本申请实施例中,提供了一种多媒体数据处理方法及装置、设备、存储介质,包括:基于待删除标签,确定待处理多媒体数据;所述待处理多媒体数据的标签包括所述待删除标签;对所述待处理多媒体数据的内容进行识别,确定所述待处理多媒体数据中的待删除片段,所述待删除片段的内容包括所述待删除标签对应的对象;将所述待删除片段,从所述待处理多媒体数据中裁剪掉,得到目标多媒体数据;从而将标签包括待删除标签的多媒体数据中,内容包括待标签数据对应的对象的部分片段删除,仅保留不涉及待删除标签的片段。从而不需要在线上下架某一商品时,将涉及的商品包括该商品的视频整体进行删除,避免下架商品对其他商品正常展示带来影响。In the embodiment of the present application, a multimedia data processing method, device, device, and storage medium are provided, including: determining the multimedia data to be processed based on the tag to be deleted; the tag of the multimedia data to be processed includes the tag to be deleted; Identifying the content of the multimedia data to be processed, determining the segment to be deleted in the multimedia data to be processed, the content of the segment to be deleted includes the object corresponding to the label to be deleted; the segment to be deleted, from Cutting out the multimedia data to be processed to obtain the target multimedia data; thereby deleting the part of the multimedia data whose tag includes the tag to be deleted and whose content includes the object corresponding to the tag data, and only retaining the segments that do not involve the tag to be deleted.
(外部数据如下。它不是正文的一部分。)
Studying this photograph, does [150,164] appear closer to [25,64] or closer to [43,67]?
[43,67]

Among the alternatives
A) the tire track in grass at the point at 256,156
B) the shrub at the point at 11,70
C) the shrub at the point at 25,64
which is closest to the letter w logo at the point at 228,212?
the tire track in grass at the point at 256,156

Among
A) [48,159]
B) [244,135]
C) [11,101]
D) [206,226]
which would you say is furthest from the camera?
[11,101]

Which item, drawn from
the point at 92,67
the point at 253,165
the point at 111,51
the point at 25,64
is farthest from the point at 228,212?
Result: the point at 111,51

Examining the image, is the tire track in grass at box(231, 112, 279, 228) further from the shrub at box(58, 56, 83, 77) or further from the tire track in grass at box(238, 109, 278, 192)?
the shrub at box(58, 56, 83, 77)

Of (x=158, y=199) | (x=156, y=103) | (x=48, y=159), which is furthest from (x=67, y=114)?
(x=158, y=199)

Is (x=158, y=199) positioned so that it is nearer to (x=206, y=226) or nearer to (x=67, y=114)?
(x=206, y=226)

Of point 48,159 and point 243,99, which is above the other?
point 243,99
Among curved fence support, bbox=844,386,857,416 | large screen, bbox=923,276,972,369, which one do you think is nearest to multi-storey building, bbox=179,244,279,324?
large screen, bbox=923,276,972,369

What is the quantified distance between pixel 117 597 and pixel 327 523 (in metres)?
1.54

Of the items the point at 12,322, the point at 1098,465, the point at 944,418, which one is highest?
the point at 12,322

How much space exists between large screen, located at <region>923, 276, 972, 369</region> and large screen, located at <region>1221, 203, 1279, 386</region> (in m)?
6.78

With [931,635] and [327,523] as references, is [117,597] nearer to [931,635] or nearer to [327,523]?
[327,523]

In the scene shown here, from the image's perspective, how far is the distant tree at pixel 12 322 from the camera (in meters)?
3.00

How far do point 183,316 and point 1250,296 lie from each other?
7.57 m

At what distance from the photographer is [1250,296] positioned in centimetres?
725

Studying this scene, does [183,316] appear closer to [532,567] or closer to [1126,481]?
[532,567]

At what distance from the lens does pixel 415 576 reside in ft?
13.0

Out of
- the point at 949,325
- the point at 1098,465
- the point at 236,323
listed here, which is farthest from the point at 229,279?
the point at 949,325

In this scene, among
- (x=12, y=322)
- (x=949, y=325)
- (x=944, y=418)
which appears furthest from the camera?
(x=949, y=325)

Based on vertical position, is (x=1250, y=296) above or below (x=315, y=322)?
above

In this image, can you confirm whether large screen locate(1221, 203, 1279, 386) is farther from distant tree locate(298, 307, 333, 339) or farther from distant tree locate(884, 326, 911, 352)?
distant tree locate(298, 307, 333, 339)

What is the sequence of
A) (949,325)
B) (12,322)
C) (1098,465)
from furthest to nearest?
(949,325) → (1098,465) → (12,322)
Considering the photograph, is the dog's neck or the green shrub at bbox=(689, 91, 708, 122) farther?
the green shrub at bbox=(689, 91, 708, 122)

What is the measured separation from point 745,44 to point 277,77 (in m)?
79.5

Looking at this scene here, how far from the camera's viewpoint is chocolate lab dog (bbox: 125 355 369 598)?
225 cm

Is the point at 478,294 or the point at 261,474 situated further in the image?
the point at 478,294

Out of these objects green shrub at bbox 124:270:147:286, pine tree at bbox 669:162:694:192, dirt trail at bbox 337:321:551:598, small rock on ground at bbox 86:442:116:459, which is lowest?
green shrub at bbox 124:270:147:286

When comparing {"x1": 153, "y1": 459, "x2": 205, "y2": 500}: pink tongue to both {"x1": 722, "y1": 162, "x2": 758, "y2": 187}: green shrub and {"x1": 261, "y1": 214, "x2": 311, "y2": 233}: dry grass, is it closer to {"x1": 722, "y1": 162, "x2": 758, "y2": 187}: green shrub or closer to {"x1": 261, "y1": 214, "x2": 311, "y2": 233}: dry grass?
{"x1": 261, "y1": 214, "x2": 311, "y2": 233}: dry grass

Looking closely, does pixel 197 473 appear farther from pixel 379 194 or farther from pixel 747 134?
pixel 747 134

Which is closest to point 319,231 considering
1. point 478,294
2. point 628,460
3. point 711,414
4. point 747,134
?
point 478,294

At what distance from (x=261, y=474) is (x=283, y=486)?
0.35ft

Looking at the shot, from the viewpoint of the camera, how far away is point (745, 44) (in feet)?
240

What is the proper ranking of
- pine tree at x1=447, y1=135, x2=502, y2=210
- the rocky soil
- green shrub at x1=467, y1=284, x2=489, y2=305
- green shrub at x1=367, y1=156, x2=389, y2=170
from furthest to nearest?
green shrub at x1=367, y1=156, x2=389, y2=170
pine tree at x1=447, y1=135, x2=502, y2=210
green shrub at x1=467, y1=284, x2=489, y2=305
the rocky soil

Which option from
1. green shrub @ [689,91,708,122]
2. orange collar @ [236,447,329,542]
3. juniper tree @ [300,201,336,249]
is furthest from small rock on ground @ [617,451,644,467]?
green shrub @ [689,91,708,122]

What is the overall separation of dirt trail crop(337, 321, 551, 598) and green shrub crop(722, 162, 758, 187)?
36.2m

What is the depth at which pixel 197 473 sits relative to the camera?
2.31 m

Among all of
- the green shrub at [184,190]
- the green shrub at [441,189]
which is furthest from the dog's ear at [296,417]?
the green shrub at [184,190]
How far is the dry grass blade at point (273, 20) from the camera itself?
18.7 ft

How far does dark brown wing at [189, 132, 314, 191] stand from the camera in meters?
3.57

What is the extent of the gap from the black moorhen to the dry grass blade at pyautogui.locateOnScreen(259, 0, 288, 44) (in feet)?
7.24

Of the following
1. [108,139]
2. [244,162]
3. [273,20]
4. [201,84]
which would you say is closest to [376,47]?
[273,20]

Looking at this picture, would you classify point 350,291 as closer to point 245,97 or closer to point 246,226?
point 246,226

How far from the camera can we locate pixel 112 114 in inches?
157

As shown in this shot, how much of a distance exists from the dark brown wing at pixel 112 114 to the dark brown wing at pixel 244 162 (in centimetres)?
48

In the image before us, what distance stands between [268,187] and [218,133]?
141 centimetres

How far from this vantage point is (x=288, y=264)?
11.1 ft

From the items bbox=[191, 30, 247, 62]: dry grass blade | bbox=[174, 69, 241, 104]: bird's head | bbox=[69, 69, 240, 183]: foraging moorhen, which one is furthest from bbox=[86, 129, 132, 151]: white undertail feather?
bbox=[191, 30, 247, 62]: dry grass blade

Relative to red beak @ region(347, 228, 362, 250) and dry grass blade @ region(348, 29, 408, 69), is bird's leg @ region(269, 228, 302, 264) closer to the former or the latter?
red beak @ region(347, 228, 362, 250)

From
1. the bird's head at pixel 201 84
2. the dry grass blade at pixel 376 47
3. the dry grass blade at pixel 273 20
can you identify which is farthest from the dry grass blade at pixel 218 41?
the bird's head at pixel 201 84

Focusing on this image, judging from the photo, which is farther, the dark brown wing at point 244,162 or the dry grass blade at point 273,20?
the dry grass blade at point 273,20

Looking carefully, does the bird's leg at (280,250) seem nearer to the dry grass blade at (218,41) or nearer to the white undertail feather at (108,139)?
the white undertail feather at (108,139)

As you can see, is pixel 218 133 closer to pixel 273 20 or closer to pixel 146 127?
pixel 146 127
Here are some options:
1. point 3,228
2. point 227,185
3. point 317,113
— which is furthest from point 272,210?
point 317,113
Therefore, when removing or removing a product from the online store, the products involved, including the video of the product, should be deleted as a whole, so as to avoid the impact of the removed product on the normal display of other products.
附图说明Description of drawings
图1为本申请实施例提供的多媒体数据处理系统的可选地架构示意图;FIG. 1 is a schematic diagram of an optional architecture of a multimedia data processing system provided in an embodiment of the present application;
图2为本申请实施例提供的多媒体数据处理系统的可选地架构示意图;FIG. 2 is a schematic diagram of an optional architecture of a multimedia data processing system provided in an embodiment of the present application;
图3为本申请实施例提供的多媒体数据处理方法的可选地流程示意图;FIG. 3 is an optional schematic flowchart of a multimedia data processing method provided in an embodiment of the present application;
图4为本申请实施例提供的多媒体数据裁剪的可选地效果示意图;FIG. 4 is a schematic diagram of an optional effect of multimedia data clipping provided by an embodiment of the present application;
图5为本申请实施例提供的多媒体数据处理系统的可选地结构示意图;FIG. 5 is a schematic structural diagram of an optional multimedia data processing system provided by an embodiment of the present application;
图6为本申请实施例提供的商家端的多媒体数据处理方法的可选地流程示意图;FIG. 6 is an optional schematic flowchart of a method for processing multimedia data at a merchant end provided by an embodiment of the present application;
图7为本申请实施例提供的直播档案信息的可选地接收示意图;FIG. 7 is a schematic diagram of optional reception of live file information provided by the embodiment of the present application;
图8为本申请实施例提供的商家端直播过程的可选地流程示意图;FIG. 8 is an optional flow diagram of the merchant-end live broadcast process provided by the embodiment of the present application;
图9为本申请实施例提供的商家端的多媒体数据处理方法的可选地流程示意图;FIG. 9 is an optional schematic flowchart of a method for processing multimedia data at a merchant end provided by an embodiment of the present application;
图10为本申请实施例提供的多媒体数据的可选地分段示意图;FIG. 10 is a schematic diagram of optional segmentation of multimedia data provided by the embodiment of the present application;
图11为本申请实施例提供的多媒体数据的可选地裁剪效果示意图;FIG. 11 is a schematic diagram of an optional clipping effect of multimedia data provided by an embodiment of the present application;
图12为本申请实施例提供的多媒体数据处理装置的可选地结构示意图;FIG. 12 is a schematic structural diagram of an optional multimedia data processing device provided in an embodiment of the present application;
图13为本申请实施例提供的电子设备的可选地结构示意图。FIG. 13 is a schematic structural diagram of an optional electronic device provided by an embodiment of the present application.
具体实施方式Detailed ways
为使本申请实施例的目的、技术方案和优点更加清楚,下面将结合本申请实施例中的附图,对申请的具体技术方案做进一步详细描述。以下实施例用于说明本申请,但不用来限制本申请的范围。In order to make the purpose, technical solutions and advantages of the embodiments of the present application clearer, the specific technical solutions of the application will be further described in detail below in conjunction with the drawings in the embodiments of the present application. The following examples are used to illustrate the present application, but not to limit the scope of the present application.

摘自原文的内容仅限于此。